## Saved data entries
● ● ● ●
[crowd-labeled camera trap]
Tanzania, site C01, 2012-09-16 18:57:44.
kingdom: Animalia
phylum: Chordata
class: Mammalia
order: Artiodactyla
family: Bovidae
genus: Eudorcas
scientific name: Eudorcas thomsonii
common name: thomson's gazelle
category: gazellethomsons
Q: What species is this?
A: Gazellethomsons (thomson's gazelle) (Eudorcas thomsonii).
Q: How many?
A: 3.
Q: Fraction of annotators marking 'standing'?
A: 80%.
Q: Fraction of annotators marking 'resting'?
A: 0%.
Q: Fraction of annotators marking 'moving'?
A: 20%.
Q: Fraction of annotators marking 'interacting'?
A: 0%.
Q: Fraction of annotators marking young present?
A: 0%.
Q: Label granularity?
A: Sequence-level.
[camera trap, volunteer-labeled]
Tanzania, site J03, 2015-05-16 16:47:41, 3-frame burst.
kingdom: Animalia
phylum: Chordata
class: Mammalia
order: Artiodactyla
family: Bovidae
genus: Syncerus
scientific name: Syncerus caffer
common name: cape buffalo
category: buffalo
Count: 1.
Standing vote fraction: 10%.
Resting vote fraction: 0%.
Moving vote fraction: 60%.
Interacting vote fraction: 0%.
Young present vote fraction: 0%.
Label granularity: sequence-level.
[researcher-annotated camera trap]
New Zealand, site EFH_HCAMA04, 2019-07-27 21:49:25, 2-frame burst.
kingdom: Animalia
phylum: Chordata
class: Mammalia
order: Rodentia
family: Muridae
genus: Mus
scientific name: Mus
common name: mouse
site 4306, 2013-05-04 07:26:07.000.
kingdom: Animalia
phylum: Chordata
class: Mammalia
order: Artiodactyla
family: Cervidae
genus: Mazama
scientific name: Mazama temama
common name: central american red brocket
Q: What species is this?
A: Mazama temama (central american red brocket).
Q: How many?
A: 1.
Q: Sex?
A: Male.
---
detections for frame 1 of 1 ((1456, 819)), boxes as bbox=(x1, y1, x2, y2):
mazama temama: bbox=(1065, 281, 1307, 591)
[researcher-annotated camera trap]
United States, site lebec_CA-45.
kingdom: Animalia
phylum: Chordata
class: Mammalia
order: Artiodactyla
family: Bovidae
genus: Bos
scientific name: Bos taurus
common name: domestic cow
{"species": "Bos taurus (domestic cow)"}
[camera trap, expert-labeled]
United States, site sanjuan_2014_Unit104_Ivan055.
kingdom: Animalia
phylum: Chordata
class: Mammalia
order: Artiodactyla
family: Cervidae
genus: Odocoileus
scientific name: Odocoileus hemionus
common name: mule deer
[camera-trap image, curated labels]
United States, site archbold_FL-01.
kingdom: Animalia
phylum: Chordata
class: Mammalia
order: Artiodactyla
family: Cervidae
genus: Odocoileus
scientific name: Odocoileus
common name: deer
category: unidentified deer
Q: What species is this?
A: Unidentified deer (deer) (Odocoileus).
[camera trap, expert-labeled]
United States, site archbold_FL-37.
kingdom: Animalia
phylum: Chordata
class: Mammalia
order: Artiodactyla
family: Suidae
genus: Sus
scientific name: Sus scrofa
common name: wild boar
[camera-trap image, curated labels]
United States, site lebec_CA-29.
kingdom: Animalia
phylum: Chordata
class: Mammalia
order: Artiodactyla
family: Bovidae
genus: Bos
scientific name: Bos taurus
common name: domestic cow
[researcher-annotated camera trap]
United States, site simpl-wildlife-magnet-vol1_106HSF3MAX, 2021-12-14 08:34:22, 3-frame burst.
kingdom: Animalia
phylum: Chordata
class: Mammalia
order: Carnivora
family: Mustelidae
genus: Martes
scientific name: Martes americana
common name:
● ● ● ●
The entries shown above must be reproduced in full, exactly as written.

## EXPECTED ANSWER
[crowd-labeled camera trap]
Tanzania, site C01, 2012-09-16 18:57:44.
kingdom: Animalia
phylum: Chordata
class: Mammalia
order: Artiodactyla
family: Bovidae
genus: Eudorcas
scientific name: Eudorcas thomsonii
common name: thomson's gazelle
category: gazellethomsons
Q: What species is this?
A: Gazellethomsons (thomson's gazelle) (Eudorcas thomsonii).
Q: How many?
A: 3.
Q: Fraction of annotators marking 'standing'?
A: 80%.
Q: Fraction of annotators marking 'resting'?
A: 0%.
Q: Fraction of annotators marking 'moving'?
A: 20%.
Q: Fraction of annotators marking 'interacting'?
A: 0%.
Q: Fraction of annotators marking young present?
A: 0%.
Q: Label granularity?
A: Sequence-level.
[camera trap, volunteer-labeled]
Tanzania, site J03, 2015-05-16 16:47:41, 3-frame burst.
kingdom: Animalia
phylum: Chordata
class: Mammalia
order: Artiodactyla
family: Bovidae
genus: Syncerus
scientific name: Syncerus caffer
common name: cape buffalo
category: buffalo
Count: 1.
Standing vote fraction: 10%.
Resting vote fraction: 0%.
Moving vote fraction: 60%.
Interacting vote fraction: 0%.
Young present vote fraction: 0%.
Label granularity: sequence-level.
[researcher-annotated camera trap]
New Zealand, site EFH_HCAMA04, 2019-07-27 21:49:25, 2-frame burst.
kingdom: Animalia
phylum: Chordata
class: Mammalia
order: Rodentia
family: Muridae
genus: Mus
scientific name: Mus
common name: mouse
site 4306, 2013-05-04 07:26:07.000.
kingdom: Animalia
phylum: Chordata
class: Mammalia
order: Artiodactyla
family: Cervidae
genus: Mazama
scientific name: Mazama temama
common name: central american red brocket
Q: What species is this?
A: Mazama temama (central american red brocket).
Q: How many?
A: 1.
Q: Sex?
A: Male.
---
detections for frame 1 of 1 ((1456, 819)), boxes as bbox=(x1, y1, x2, y2):
mazama temama: bbox=(1065, 281, 1307, 591)
[researcher-annotated camera trap]
United States, site lebec_CA-45.
kingdom: Animalia
phylum: Chordata
class: Mammalia
order: Artiodactyla
family: Bovidae
genus: Bos
scientific name: Bos taurus
common name: domestic cow
{"species": "Bos taurus (domestic cow)"}
[camera trap, expert-labeled]
United States, site sanjuan_2014_Unit104_Ivan055.
kingdom: Animalia
phylum: Chordata
class: Mammalia
order: Artiodactyla
family: Cervidae
genus: Odocoileus
scientific name: Odocoileus hemionus
common name: mule deer
[camera-trap image, curated labels]
United States, site archbold_FL-01.
kingdom: Animalia
phylum: Chordata
class: Mammalia
order: Artiodactyla
family: Cervidae
genus: Odocoileus
scientific name: Odocoileus
common name: deer
category: unidentified deer
Q: What species is this?
A: Unidentified deer (deer) (Odocoileus).
[camera trap, expert-labeled]
United States, site archbold_FL-37.
kingdom: Animalia
phylum: Chordata
class: Mammalia
order: Artiodactyla
family: Suidae
genus: Sus
scientific name: Sus scrofa
common name: wild boar
[camera-trap image, curated labels]
United States, site lebec_CA-29.
kingdom: Animalia
phylum: Chordata
class: Mammalia
order: Artiodactyla
family: Bovidae
genus: Bos
scientific name: Bos taurus
common name: domestic cow
[researcher-annotated camera trap]
United States, site simpl-wildlife-magnet-vol1_106HSF3MAX, 2021-12-14 08:34:22, 3-frame burst.
kingdom: Animalia
phylum: Chordata
class: Mammalia
order: Carnivora
family: Mustelidae
genus: Martes
scientific name: Martes americana
common name:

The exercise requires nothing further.